Londra'da, Robert Milligan heykelinin bulunduğu alanın sahibi Canal ve River Vakfından yapılan açıklamada, heykelin "mümkün olan en kısa sürede" kaldırılması için ilgili taraflarla çalışıldığı duyuruldu.
Heykelin sökülmesi için imza kampanyası başlatan Tower Hamlets semti meclis üyesi Ehtasham Haque, heykelin varlığının insanlığa hakaret olduğunu belirterek, "Bir heykel, tarih eğitimini değil, o kişinin hayatını yüceltmeyi ve onurlandırmayı temsil eder" dedi.
"Son nefesini verene kadar asla durmadı"
Robert Milligan'ın köleliği ve insanlık dışı muameleleri temsil ettiğini vurgulayan Haque, "Her gün yapılan tecavüzler, hakaretler, iğrenç muameleleri düşünün. Bunlar (köleler) son nefesini verene kadar asla durmadı" dedi.
1895'te yapılan ve Londra Docklands Müzesi'nin dışında bulunan heykel, uzun süredir tartışma konusuydu. 1746'da doğan Milligan, servetini sadece köle ticaretinden değil, aynı zamanda Jamaika'da 500'den fazla kölenin çalıştırıldığı 2 şeker plantasyonundan da elde etmişti.

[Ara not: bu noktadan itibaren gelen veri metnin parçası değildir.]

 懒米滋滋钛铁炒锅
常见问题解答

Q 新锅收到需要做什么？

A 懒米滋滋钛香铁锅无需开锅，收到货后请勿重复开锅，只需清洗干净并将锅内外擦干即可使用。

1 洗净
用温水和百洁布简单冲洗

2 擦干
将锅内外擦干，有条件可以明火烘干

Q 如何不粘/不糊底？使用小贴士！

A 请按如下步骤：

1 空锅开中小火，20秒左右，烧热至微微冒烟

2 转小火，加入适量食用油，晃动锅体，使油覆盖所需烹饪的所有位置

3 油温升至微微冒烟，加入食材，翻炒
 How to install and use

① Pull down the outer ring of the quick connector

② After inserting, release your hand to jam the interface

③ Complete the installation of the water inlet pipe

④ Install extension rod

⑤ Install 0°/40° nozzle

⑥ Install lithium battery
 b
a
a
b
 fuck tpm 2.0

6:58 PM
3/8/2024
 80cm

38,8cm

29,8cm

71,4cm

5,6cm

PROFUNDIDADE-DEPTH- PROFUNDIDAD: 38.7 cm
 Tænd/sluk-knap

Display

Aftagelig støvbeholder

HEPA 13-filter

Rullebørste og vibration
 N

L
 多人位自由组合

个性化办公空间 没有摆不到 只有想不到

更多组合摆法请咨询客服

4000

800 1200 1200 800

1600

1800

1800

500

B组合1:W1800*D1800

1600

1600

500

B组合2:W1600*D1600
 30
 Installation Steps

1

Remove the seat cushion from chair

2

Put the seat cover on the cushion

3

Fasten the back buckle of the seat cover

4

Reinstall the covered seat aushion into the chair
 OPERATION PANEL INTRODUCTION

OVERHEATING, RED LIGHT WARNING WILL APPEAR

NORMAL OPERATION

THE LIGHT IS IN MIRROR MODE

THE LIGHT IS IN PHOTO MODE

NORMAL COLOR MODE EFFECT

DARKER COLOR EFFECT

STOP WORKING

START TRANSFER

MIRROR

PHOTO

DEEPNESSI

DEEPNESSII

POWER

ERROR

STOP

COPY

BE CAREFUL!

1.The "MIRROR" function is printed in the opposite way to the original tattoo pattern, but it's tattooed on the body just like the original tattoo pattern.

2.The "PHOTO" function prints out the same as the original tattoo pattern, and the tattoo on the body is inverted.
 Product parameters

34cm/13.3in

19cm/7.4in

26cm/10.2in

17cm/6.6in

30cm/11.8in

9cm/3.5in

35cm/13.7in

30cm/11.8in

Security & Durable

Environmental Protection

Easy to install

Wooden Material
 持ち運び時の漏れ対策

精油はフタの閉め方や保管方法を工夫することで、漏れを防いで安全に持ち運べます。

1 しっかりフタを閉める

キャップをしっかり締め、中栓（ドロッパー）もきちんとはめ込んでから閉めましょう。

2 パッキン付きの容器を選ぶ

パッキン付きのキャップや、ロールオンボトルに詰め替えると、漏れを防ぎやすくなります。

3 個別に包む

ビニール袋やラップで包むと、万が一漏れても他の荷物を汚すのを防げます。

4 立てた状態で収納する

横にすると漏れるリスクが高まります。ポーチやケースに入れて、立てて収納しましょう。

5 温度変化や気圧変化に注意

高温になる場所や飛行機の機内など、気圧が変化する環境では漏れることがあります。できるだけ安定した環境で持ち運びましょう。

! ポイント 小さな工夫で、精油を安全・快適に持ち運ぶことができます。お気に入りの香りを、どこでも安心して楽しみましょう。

Edward Colston'un heykelini nehre atmışlardı
İngiltere'nin Bristol kentinde ırkçılık karşıtı gösteri düzenleyenler, 7 Haziran'da, 17'nci yüzyıl köle tacirlerinden Edward Colston'un heykelini devirerek nehre atmıştı.
Polis heykelin yıkılmasıyla ilgili soruşturma başlatırken, başkent Londra'daki eski Başbakan Winston Churchill'in heykeli de saldırıya uğramıştı. Churchill adının çizildiği heykelin kaidesine de "Bir ırkçıydı" ifadesi yazılmıştı.
"Hayvan gibi bir dine sahip, hayvan gibi bir halk"
Beyaz ırkın daha üstün olduğunu savunan Churchill, Hintliler için "Hayvan gibi bir dine sahip, hayvan gibi bir halk" demişti.
Winston Churchill, "gelişmemiş ırk" olarak tanımladığı Kürtler ve Afganlar için de "Gaz kullanımı hakkındaki bu alçakgönüllülüğü anlayamıyorum. Medeni olmayan kabilelere karşı zehirli gaz kullanmayı güçlü bir şekilde destekliyorum." ifadesini kullanmıştı.
1. Dünya Savaşı'nda Osmanlı askerlerine karşı da hardal gazı kullanılmasını isteyen Churchill'in, 1943 yılında Bengal'de 3-10 milyon arasında kişinin ölmesine neden olan kıtlıkta sorumluluğu bulunduğu da belirtiliyor.